Task 3.2: Create a Microsoft Sentinel Playbook

In this task, you’ll create an Analytics rule to handle Linux Syslog injection compromise incidents. A playbook template is a pre-built, tested, and ready-to-use workflow that can be customized to meet your needs. Templates can also serve as a reference for best practices when developing playbooks from scratch, or as inspiration for new automation scenarios.

Playbook templates are not active playbooks themselves, until you create a playbook (an editable copy of the template) from them.

The following documents may help you complete this task.

• Automate threat response with playbooks in Microsoft Sentinel
• Create and customize Microsoft Sentinel playbooks from built-in templates

---

1. In the upper left, select the hamburger icon , then select Home to return to the Microsoft Azure home page.

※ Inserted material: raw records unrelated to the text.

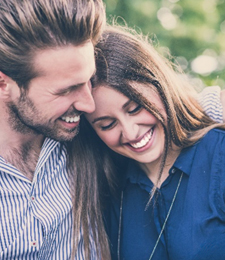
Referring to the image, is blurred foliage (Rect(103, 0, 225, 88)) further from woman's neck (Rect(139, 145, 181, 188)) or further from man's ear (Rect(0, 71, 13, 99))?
man's ear (Rect(0, 71, 13, 99))

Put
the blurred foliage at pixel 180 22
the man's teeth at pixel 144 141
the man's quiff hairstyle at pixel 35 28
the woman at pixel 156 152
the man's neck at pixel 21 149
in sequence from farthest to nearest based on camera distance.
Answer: the blurred foliage at pixel 180 22 → the man's neck at pixel 21 149 → the man's teeth at pixel 144 141 → the woman at pixel 156 152 → the man's quiff hairstyle at pixel 35 28

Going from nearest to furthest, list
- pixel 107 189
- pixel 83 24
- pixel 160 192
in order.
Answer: pixel 83 24, pixel 160 192, pixel 107 189

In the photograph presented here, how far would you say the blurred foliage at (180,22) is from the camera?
4.65 m

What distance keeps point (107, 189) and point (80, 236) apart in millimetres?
314

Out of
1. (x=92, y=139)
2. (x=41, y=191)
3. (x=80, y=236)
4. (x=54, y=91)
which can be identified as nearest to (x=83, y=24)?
(x=54, y=91)

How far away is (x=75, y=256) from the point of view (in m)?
2.45

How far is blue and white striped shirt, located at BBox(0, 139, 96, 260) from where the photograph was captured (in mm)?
2301

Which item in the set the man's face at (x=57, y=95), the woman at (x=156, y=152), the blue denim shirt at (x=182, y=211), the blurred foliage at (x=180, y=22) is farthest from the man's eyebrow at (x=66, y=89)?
the blurred foliage at (x=180, y=22)

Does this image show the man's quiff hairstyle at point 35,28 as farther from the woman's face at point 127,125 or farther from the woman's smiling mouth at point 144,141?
the woman's smiling mouth at point 144,141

2. On the Microsoft Azure Home page, under Azure services, select Microsoft Sentinel.

   

3. On the Microsoft Sentinel page, from the list select the workspace named LogAnalytics-workspace.

   

   A message titled Microsoft Sentinel free trial activated may be displayed. You can safely select OK to close this dialog.

4. On the Microsoft Sentinel pane, in the left navigation scroll down to Configuration, and select Automation.

5. On the Automation rules tab scroll to the bottom of the page and select Configure permissions.

   

6. On the Manage permissions page select the resource group @lab.CloudResourceGroup(RG1).Name from the list and then select Apply.

   The resource group @lab.CloudResourceGroup(RG1).Name will be moved from the Browse tab to the Current permissions tab.

7. To return to the Microsoft Sentinel Automation page select Cancel.

8. On the Microsoft Sentinel Automation page select the More content at Content hub link.

   

9. On the Content hub page select the Provider filter and clear the All box

10. Search for and select Microsoft, and then select Apply.

    

11. On the Content hub page in the search box, search for and then select Watchlists Utilities.

12. On the WatchlistsUtilities details panel review the description and then select Install.

    

13. Return to the Microsoft Sentinel Automation page by selecting the Microsoft Sentinel Automation breadcrumb navigation at the top of the page.

    

14. On the Microsoft Sentinel Automation page select the Playbook templates (Preview) tab.

    

    If the list of Playbook templates does not appear in the list select Refresh from the menu at the top of the Microsoft Sentinel Automation page.

15. In the Search by name search box, search for and select Add Host to Watchlist - Incident Trigger.

    {350}

16. On the right in the Add Host to Watchlist - Incident Trigger panel select Create playbook.

    If the right panel is not visible select the « icon to expand the panel.

17. On the Create playbook page, on the Basics tab, review the fields and select Next : Parameters>.

18. On the Parameters tab, enter the Watchlist Alias SecurityEventLogClear and then select Next : Connections >.

19. On the Connections tab, select Next : Review and create >.

20. On the Review and create tab, review all the settings and select Create playbook and wait for the deployment to complete.

    You can select the Bell icon at the top to monitor the deployment progress.